-- EXERCISE GOAL --
Quote every line of the records below word for word, but leave out the pictures.

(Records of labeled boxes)
+ + +

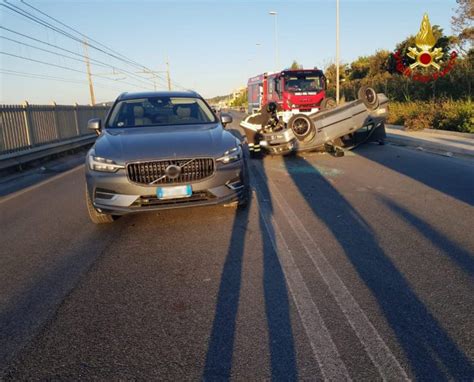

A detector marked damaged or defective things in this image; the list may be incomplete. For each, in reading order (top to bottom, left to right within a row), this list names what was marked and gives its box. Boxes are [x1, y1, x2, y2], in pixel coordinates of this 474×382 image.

exposed car wheel [358, 86, 380, 109]
exposed car wheel [286, 115, 316, 143]
overturned car [241, 87, 388, 156]
exposed car wheel [85, 185, 115, 224]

+ + +

-- RESPONSE BELOW --
A detector marked damaged or defective things in this image; the list may be incomplete. For each, in reading order (top to bottom, left to right within a row), this list names what was marked and gives its box. Boxes are [x1, y1, x2, y2], in pixel coordinates of this 474×382 image.

exposed car wheel [358, 86, 380, 109]
exposed car wheel [286, 115, 316, 143]
overturned car [241, 87, 388, 156]
exposed car wheel [85, 185, 115, 224]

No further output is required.